1331 April 8, Esslingen

Bürgermeister, Rat und Schultheiß von Esslingen (Esselingen) teilen der christlichen Stadtgemeinde Reutlingens (Rûthelingen) auf deren Anfrage hin die Esslinger Zunftordnung mit. Die Zunftordnung gilt gleichermaßen für alle 13 Zünfte der Stadt Esslingen. Vor der Überlieferung der Zunftordnung teilen die Absender den Reutlingern mit, aus welchen Gewerken sich die die einzelnen Zünfte zusammensetzen und wer den Meister der Zunft stellt. In diesem Kontext wird bezüglich der Zunft der Ledergerber und Pergamentmacher, unter denen die Ledergerber den Meister stellen, die zusätzliche und ursprünglich wohl nicht einen verschriftlichten Bestandteil der Esslinger Zunftordnung bildende Information übermittelt, dass auch Juden in der Zunft tätig sein können, wenn sie die Aufnahmegebühr entrichten. Dennoch sollen sie weiterhin wie alle anderen Juden leben: Die Ledergaͤrwen und Bermitter haͧnt ouch ain und nement ain maister under den ledergaͤrwen. Und ist, daz ain Jude dar under wûrken wil, der muͦz die zûnft koͧffen und lebt doch als ain Jude in alle wise.

Es siegeln die Aussteller mit dem Stadtsiegel Esslingens.

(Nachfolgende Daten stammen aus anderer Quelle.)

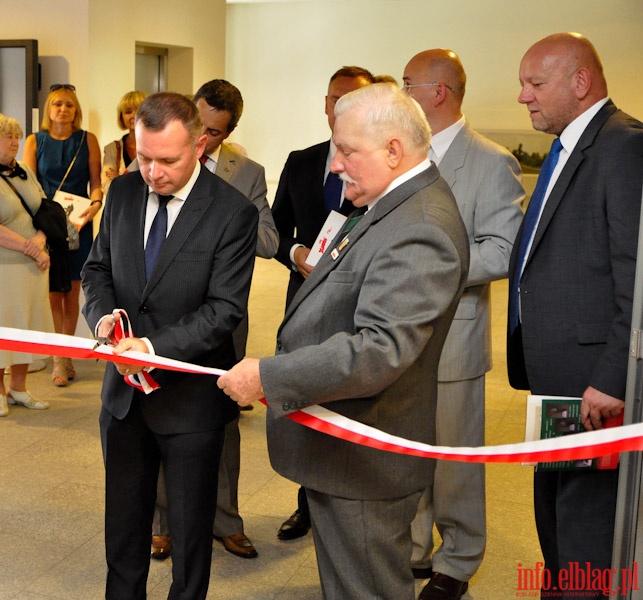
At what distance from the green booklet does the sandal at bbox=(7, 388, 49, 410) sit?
384 cm

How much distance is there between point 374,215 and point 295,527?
200 cm

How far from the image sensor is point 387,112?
83.0 inches

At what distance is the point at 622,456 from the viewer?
2258 mm

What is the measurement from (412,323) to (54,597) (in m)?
1.98

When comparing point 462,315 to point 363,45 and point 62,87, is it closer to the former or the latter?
point 62,87

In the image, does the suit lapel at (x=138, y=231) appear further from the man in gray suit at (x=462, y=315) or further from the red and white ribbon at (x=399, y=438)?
the man in gray suit at (x=462, y=315)

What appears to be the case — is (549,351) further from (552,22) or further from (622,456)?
(552,22)

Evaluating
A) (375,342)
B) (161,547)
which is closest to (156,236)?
(375,342)

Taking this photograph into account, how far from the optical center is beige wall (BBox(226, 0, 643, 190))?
12117mm

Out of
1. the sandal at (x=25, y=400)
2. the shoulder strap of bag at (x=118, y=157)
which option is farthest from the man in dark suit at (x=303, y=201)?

Dirre brief wart geben ze Esselingen do man zalt von Gottes gebúrte driutzehenhundert jar und darnauch in dem aim und drissigestem jare an dem naͤhsten guͦtemtage nauch usgaͤnder osterwochen.

Rückvermerk:

Ordnung der Zunften zu Esslingen (frühneuzeitlich)

Überlieferung:

Ludwigsburg, StA, Best. B 169, U 585, Orig.; (Digitalisat), dt., Perg.

Kommentar:

Die hier erwähnte Möglichkeit für Juden, in einer Zunft mitzuwirken, muss wohl als Ausnahme angesehen werden, da eine Zunft in der Regel eine exklusiv innerchristliche Organisationsform darstellte. Die Verfestigung und Ausbreitung dieser exklusiv christlichen Organisationen gab somit einen weiteren Antrieb für die zunehmende Festlegung der Juden auf die offiziell als unchristlich angesehene Geld- und Pfandleihe; vgl. Haverkamp, Lebensbedingungen (1991), S. 18. Zwar war der Geldhandel während des späten Mittelalters die vorrangige Einkommensquelle der mitteleuropäischen Juden, doch wie das Esslinger Beispiel zeigt, darf dies keinesfalls den Blick dafür verstellen, dass es trotz dieses Primats weitere Formen der wirtschaftlichen Betätigung für Juden gab. Zur wirtschaftlichen Tätigkeit von Juden außerhalb der Geldleihe für die Zeit vor 1350 vgl. vor allem Maier, Tätigkeitsfelder (2010), und für die Zeit nach den Pestverfolgungen Toch, Tätigkeit (2003), die beide neben der Geldleihe ein weites Spektrum jüdischer Berufstätigkeit aufzeigen. Zur Möglichkeit der Partizipation von Juden an der Esslinger Gerber- und Pergamenterzunft schreibt neuerdings Haverkamp, Ebrei in Italia (2010), S. 80 f. (in Übers.): 'Die Mitwirkung der Juden in der christlichen Zunft erforderte also ausdrücklich keine Konversion. Dies bedeutete notwendigerweise die von den Juden gewollte Exklusion aus dem religiös-kultischen Kern der Zunft, ermöglichte aber eine rechtlich fixierte wirtschaftliche Kooperation zwischen Christen und Juden. Diese Esslinger 'Praxis' erschien offenbar auch für Reutlingen relevant. Dem muss ein Vertrag zwischen der 'politischen' Zunft und/oder dem christlichen Stadtrat und der Esslinger Judengemeinde zugrunde liegen. Eine derartige Partizipation dieser offenkundig selbst handwerklich tätigen Juden an den Zünften, die ihrerseits sowohl in Esslingen als auch in Reutlingen an der städtischen Führung beteiligt waren, dürfte auch den Status der Juden als Bürger der Stadt voraussetzen.'

(Christian Scholl und Jörg R. Müller) / Letzte Bearbeitung: 29.07.2020

Zitierhinweis

Corpus der Quellen zur Geschichte der Juden im spätmittelalterlichen Reich, hg. v. Alfred Haverkamp und Jörg R. Müller, Trier, Mainz 2020, KN01, Nr. 164, URL: https://www.medieval-ashkenaz.org/KN01/KN-c1-0060.html (Datum des Zugriffs)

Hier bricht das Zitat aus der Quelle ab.